Pourquoi? Premièrement pour son équipe de candidats qui incarnent, à mon sens, un harmonieux mélange d’expérience et de jeunesse, et deuxièmement pour sa plate-forme électorale qui répond adéquatement aux besoins des Québécois et des Québécoises.

À ce sujet, j’aimerais vous citer quelques objectifs reliés à la plate-forme électorale du PQ :
-Tendre graduellement vers une « véritable gratuité scolaire » pour les études postsecondaires
-Réinstaurer un tarif unique de 8,05 $ pour le premier enfant dans les CPE et les services de garde subventionnés, et de 4 $ pour le deuxième enfant
-Obliger tous les fonctionnaires, employés et agents de l’État à avoir le visage découvert dans le cadre de leurs fonctions et tous les citoyens à recevoir des services de l’État à visage découvert
-Étendre la loi 101 pour assurer la présence du français « langue de travail » dans les entreprises de 25 à 50 employés et dans celles à charte fédérale
-Augmenter le soutien à domicile d’au moins 100 millions $ par année pendant 5 ans
-Donner davantage d’autonomie aux 200 000 professionnels de la santé « autres que les médecins »
-Hausser le salaire minimum à 15 $ de l’heure d’ici octobre 2022
-Rédiger une loi-cadre sur la décentralisation et la régionalisation
-Instaurer un mode de scrutin proportionnel
-Mettre à jour les études sur la souveraineté

Si nous désirons un gouvernement crédible qui affiche clairement ses couleurs et qui invite les Québécois à une prise en charge graduelle de leur autonomie en mettant l’accent sur leurs valeurs et leurs convictions, le PQ représente sans nul doute le meilleur choix qui s’offre à nous!
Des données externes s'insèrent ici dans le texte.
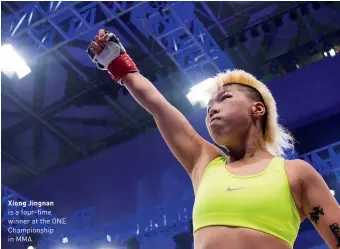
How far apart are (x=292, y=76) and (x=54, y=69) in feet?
13.4

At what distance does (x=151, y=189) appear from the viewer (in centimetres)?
853

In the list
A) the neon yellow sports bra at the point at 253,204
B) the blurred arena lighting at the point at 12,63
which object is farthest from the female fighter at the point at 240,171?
the blurred arena lighting at the point at 12,63

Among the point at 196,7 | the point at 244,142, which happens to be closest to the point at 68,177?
the point at 196,7

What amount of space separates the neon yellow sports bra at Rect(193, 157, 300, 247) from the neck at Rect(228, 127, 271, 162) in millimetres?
149

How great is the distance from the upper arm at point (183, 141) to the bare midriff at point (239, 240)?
382 mm

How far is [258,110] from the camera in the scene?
198cm

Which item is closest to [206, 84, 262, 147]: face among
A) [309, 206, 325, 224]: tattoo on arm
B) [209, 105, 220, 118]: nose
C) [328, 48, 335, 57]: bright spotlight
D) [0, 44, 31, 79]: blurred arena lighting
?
[209, 105, 220, 118]: nose

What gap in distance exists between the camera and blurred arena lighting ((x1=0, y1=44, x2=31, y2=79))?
7.04 m

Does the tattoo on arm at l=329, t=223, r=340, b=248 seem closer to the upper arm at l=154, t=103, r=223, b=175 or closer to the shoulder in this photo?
the shoulder

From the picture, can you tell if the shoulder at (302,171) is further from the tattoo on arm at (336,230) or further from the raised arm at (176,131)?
the raised arm at (176,131)

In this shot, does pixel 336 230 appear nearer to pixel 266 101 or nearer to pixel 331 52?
pixel 266 101

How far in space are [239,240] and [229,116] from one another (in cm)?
48

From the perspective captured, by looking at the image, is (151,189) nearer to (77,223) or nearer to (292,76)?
(77,223)

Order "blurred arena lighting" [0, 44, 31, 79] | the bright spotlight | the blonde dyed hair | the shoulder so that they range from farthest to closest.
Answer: the bright spotlight < "blurred arena lighting" [0, 44, 31, 79] < the blonde dyed hair < the shoulder
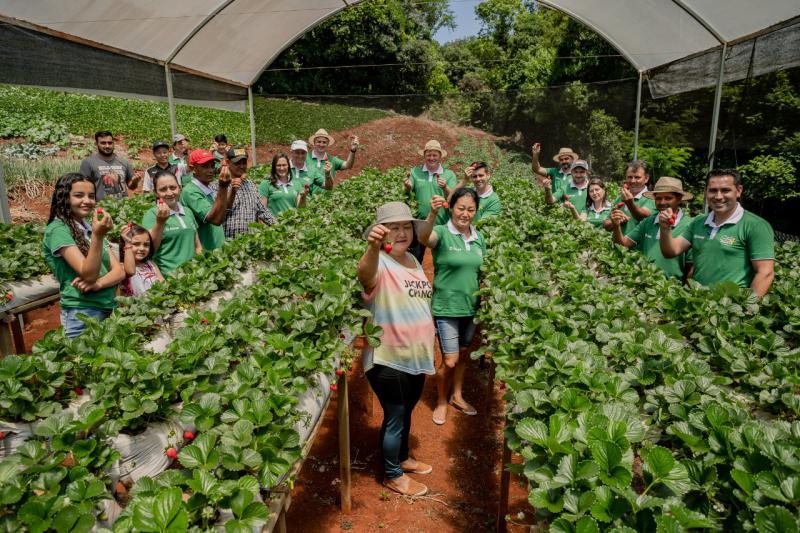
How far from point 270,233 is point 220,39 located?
7396mm

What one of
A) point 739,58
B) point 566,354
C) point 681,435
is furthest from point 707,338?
point 739,58

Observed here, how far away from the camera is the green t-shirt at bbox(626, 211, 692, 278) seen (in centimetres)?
450

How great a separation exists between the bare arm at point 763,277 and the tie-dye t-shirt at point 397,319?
8.41 ft

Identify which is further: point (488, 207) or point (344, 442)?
point (488, 207)

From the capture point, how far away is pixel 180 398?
2.39 meters

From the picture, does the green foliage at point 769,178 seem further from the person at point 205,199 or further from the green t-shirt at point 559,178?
the person at point 205,199

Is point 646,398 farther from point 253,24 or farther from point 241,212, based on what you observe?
point 253,24

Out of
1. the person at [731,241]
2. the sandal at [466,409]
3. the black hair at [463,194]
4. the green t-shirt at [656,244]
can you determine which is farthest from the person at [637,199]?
the sandal at [466,409]

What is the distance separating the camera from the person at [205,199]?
15.2ft

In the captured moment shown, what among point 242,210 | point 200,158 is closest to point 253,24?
point 242,210

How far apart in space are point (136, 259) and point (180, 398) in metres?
1.97

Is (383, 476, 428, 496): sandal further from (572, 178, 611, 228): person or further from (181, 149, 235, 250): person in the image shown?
(572, 178, 611, 228): person

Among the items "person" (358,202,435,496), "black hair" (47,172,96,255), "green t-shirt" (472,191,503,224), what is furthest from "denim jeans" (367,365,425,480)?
"green t-shirt" (472,191,503,224)

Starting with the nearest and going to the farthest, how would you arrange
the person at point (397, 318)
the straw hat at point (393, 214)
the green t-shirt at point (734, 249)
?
the straw hat at point (393, 214), the person at point (397, 318), the green t-shirt at point (734, 249)
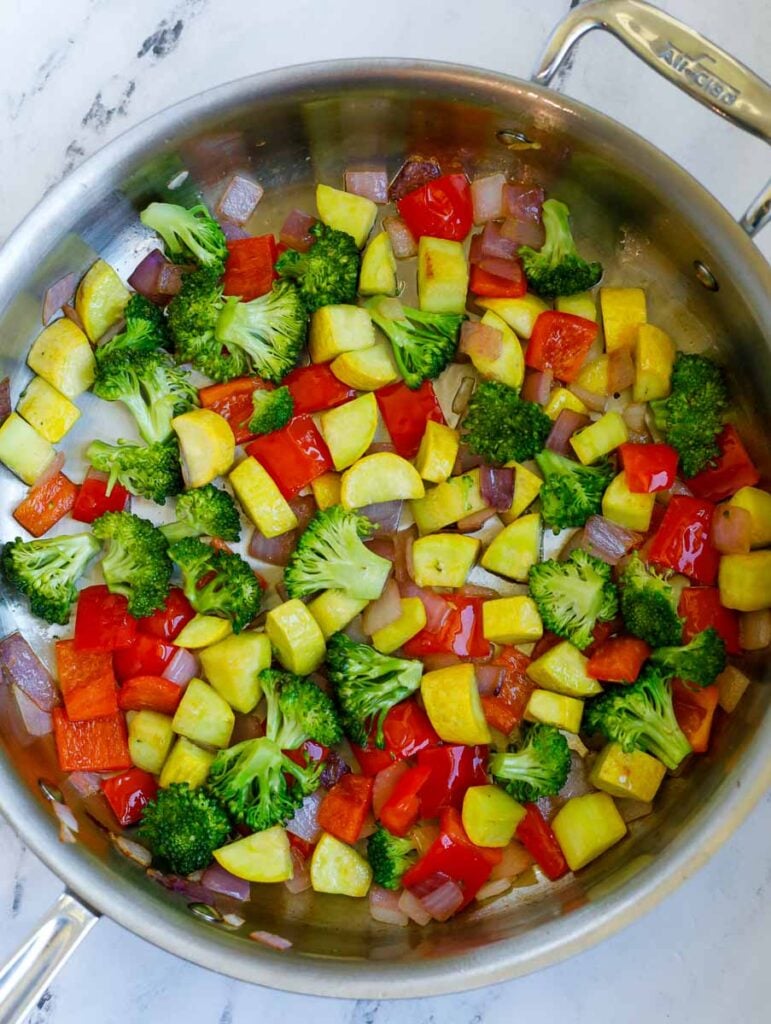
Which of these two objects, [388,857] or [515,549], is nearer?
[388,857]

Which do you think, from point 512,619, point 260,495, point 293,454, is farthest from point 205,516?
point 512,619

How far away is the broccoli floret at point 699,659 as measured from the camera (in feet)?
7.86

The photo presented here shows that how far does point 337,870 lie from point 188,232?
5.44 ft

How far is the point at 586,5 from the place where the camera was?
90.9 inches

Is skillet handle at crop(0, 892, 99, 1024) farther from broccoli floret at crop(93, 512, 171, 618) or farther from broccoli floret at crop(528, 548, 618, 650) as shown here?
broccoli floret at crop(528, 548, 618, 650)

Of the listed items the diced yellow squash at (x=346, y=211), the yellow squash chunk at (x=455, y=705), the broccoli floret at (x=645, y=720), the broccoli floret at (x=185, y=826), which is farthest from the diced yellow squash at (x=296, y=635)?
the diced yellow squash at (x=346, y=211)

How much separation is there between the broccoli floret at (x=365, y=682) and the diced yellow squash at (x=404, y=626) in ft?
0.11

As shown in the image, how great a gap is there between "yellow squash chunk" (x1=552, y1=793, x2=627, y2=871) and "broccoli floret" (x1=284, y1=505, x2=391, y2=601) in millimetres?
724

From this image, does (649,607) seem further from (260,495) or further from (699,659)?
(260,495)

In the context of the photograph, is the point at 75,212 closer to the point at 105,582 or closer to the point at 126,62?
the point at 126,62

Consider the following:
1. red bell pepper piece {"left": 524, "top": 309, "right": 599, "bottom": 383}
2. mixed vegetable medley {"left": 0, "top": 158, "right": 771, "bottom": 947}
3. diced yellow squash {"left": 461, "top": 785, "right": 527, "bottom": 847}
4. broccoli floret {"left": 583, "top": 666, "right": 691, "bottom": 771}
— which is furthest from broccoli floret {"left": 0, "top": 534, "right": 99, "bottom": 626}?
broccoli floret {"left": 583, "top": 666, "right": 691, "bottom": 771}

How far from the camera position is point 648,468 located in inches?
99.2

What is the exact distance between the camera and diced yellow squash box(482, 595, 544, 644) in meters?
2.47

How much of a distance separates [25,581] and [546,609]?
4.28 feet
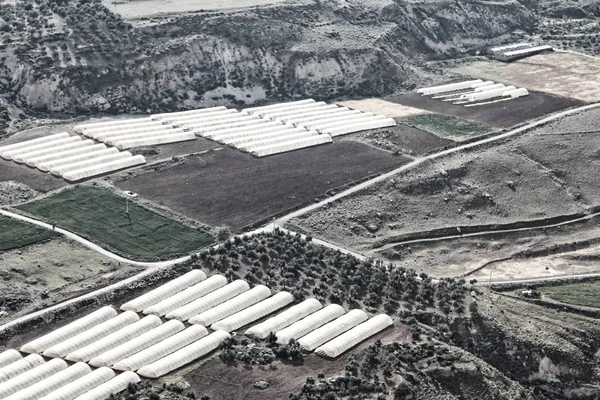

vigile.net tribune libre 15 août 2018
 

À la reconquête des 18-34 ans

13 août 2018

En 2012, Pauline Marois avait profité de la grogne des étudiants et des jeunes professionnels pour défaire le gouvernement libéral de Jean Charest. Un sondage Léger diffusé un mois avant le scrutin voyait le PQ largement en tête des intentions de vote chez les 18-34 ans. Six ans plus tard, trois sondages successifs de la même firme, diffusés entre avril et juin 2018, placent le PLQ en tête des intentions de vote chez les électeurs de 18 à 34 ans et, à chaque fois, le PQ est troisième avec 20% ou moins.

Un revirement pour le moins draconien qui laisse entrevoir que le virage jeunesse entrepris par Paul Saint-Pierre Plamondon en 2012 s’est essoufflé par manque de « carburant », à savoir de bougie d’allumage qui aurait dû pourtant perpétuer l’engouement des 18-34 ans envers le PQ.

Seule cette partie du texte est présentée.